- From: ??? <willchan@chromium.org>
- Date: Wed, 29 Jan 2014 17:04:24 -0800
- To: HTTP Working Group <ietf-http-wg@w3.org>
Some random blatthering of thoughts from discussions with other Chromium folk.. HTTP/2 Spec section: http://http2.github.io/http2-spec/#TLSUsage includes text like: """ Implementations MUST negotiate ephemeral cipher suites (DHE or ECDHE) with a minimum size of 2048 bits (DHE) or security level of 128 bits (ECDHE). Clients MUST accept DHE sizes of up to 4096 bits. An implementation that negotiates a TLS connection that does not meet the requirements in this section, or any policy-based constraints, SHOULD NOT negotiate HTTP/2. Removing HTTP/2 protocols from consideration could result in the removal of all protocols from the set of protocols offered by the client.

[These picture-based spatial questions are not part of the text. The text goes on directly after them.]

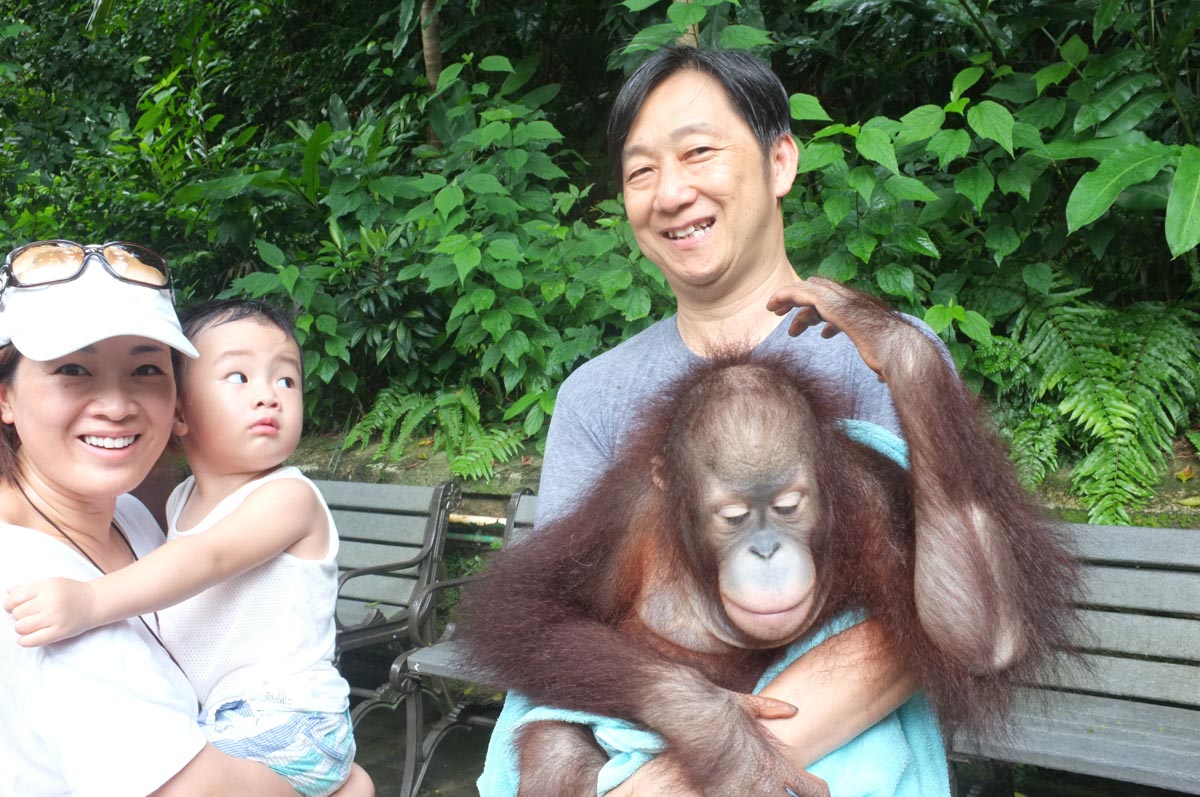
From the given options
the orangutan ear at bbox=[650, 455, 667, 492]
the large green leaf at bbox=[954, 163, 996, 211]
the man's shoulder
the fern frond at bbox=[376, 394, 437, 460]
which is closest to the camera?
the orangutan ear at bbox=[650, 455, 667, 492]

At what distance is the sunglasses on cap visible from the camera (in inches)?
58.6

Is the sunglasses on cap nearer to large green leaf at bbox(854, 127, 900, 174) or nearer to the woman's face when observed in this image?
the woman's face

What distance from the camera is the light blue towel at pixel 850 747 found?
1371 millimetres

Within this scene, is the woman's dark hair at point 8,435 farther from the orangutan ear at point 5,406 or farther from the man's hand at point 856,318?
the man's hand at point 856,318

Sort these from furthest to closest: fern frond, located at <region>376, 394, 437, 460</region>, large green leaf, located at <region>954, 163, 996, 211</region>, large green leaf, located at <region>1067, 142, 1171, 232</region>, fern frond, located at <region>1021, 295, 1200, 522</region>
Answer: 1. fern frond, located at <region>376, 394, 437, 460</region>
2. large green leaf, located at <region>954, 163, 996, 211</region>
3. fern frond, located at <region>1021, 295, 1200, 522</region>
4. large green leaf, located at <region>1067, 142, 1171, 232</region>

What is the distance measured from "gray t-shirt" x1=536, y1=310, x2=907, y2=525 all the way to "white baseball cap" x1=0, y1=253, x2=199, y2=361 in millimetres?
631

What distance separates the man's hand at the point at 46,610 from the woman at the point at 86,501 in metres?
0.04

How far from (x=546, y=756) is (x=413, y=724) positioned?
2.03m

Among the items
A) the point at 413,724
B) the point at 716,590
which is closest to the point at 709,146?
the point at 716,590

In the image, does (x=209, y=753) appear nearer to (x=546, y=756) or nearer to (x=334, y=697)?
(x=334, y=697)

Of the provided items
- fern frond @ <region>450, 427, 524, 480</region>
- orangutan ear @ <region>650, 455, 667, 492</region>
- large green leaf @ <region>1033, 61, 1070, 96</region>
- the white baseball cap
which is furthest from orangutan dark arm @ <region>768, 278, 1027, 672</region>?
fern frond @ <region>450, 427, 524, 480</region>

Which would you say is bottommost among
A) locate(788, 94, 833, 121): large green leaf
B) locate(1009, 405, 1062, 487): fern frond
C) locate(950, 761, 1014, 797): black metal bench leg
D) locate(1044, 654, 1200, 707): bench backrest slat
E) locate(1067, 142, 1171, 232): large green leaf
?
locate(950, 761, 1014, 797): black metal bench leg

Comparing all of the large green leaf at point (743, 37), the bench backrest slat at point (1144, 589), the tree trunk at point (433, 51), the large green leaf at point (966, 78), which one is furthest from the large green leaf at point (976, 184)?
the tree trunk at point (433, 51)

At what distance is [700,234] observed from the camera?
175 centimetres
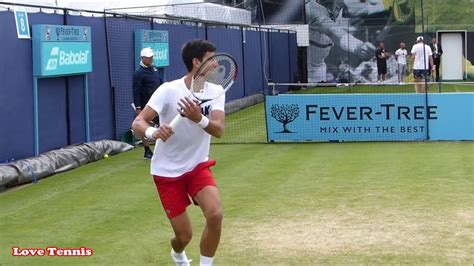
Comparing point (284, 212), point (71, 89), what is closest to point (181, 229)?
point (284, 212)

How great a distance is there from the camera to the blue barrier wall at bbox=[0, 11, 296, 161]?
481 inches

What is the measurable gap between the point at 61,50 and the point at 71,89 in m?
1.12

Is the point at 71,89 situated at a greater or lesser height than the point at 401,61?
lesser

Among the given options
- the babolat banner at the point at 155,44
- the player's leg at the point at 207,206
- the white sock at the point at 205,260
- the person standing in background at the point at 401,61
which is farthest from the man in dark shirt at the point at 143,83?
the person standing in background at the point at 401,61

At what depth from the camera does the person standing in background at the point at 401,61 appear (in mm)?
30697

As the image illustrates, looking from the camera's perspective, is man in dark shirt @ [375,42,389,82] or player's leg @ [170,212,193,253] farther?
man in dark shirt @ [375,42,389,82]

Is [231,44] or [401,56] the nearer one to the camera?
[231,44]

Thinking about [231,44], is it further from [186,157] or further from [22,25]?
[186,157]

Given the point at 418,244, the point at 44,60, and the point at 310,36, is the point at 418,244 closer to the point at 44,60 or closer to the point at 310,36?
Result: the point at 44,60

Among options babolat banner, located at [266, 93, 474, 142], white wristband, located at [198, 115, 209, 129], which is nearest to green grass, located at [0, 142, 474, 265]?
white wristband, located at [198, 115, 209, 129]

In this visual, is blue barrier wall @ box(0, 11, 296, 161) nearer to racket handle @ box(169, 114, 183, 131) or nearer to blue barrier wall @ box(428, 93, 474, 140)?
blue barrier wall @ box(428, 93, 474, 140)

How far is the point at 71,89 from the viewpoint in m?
14.5

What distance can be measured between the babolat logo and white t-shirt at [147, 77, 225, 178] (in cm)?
730

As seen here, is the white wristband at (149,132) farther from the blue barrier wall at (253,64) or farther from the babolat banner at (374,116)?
the blue barrier wall at (253,64)
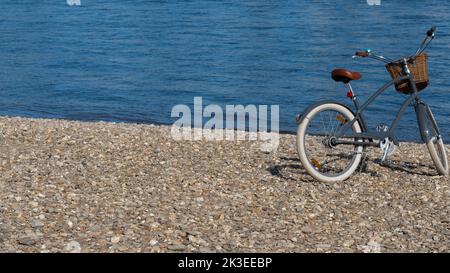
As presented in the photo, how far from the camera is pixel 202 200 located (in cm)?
828

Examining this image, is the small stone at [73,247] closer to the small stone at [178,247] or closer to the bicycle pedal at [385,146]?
the small stone at [178,247]

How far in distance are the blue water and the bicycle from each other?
22.6 ft

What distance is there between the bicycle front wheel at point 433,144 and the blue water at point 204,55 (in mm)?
6516

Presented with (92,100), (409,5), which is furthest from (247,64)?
(409,5)

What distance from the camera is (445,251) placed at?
22.6 feet

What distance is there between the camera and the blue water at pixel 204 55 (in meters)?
20.2

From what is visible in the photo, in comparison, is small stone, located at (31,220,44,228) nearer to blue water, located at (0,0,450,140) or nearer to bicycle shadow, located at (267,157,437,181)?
bicycle shadow, located at (267,157,437,181)

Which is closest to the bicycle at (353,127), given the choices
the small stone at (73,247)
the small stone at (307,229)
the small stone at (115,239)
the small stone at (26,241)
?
the small stone at (307,229)

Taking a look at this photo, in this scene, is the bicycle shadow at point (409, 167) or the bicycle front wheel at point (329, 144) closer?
the bicycle front wheel at point (329, 144)

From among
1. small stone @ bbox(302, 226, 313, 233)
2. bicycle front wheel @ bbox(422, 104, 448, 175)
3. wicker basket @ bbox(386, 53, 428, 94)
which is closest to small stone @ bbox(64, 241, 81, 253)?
small stone @ bbox(302, 226, 313, 233)

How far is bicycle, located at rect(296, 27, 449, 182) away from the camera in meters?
8.82

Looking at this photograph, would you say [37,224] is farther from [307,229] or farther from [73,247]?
[307,229]

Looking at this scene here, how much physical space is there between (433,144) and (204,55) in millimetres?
16897
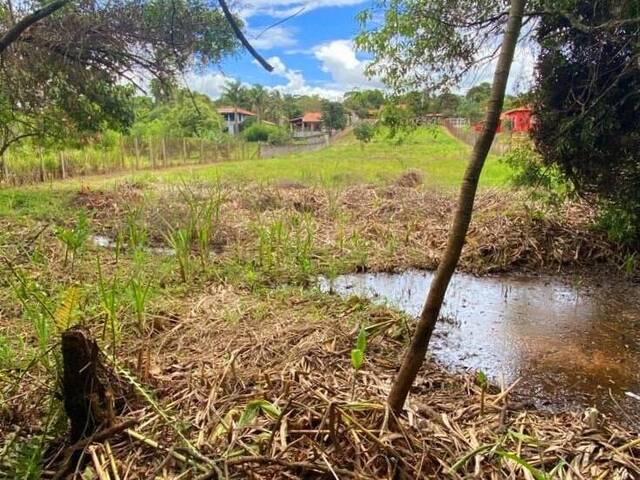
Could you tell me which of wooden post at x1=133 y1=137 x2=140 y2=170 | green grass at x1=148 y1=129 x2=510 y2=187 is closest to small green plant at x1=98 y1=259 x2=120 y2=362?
green grass at x1=148 y1=129 x2=510 y2=187

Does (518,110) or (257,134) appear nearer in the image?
(518,110)

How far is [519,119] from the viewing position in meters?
5.26

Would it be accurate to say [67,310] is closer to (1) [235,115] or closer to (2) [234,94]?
(1) [235,115]

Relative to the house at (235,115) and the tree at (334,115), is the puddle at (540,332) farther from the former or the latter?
the house at (235,115)

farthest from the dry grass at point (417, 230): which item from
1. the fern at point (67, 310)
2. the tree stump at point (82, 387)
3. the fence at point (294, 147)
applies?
the fence at point (294, 147)

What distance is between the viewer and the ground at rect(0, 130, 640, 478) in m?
1.60

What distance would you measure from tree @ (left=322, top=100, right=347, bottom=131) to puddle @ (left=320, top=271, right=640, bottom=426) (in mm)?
26580

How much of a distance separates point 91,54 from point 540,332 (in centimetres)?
643

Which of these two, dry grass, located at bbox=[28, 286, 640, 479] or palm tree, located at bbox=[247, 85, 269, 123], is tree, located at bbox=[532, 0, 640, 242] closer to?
dry grass, located at bbox=[28, 286, 640, 479]

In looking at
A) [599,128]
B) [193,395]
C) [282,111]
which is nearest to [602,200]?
[599,128]

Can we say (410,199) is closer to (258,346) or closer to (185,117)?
(258,346)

This causes protocol negotiation failure, as described in Section 3.2 of [TLSALPN]. """ When we fail to negotiate, what should the user agent do? Fallback to a new connection with HTTP/1.X? Or hard fail? There's a concern that a fallback is a vector for downgrade attack. This of course assumes that HTTP/2 provides enhanced security properties. A superior padding mechanism in HTTP/2 in comparison to HTTP/1.X could be considered as providing HTTP/2 with enhanced security in comparison to HTTP/1.X. So, a failure to negotiate HTTP/2 due to insufficient security parameters in TLS could result in the same insufficient security parameters, but with HTTP/1.X. Of course, hard failure always poses a risk for interop / web compat issues. But it prevents this sort of downgrade attack. I think the risk is low for new ALPN tokens. So, I think client implementations probably should start hard failing. I haven't thought through the non-browser scenarios, so maybe there's a reason not to hard fail for other clients. Anyway, food for thought. I'm curious what others think.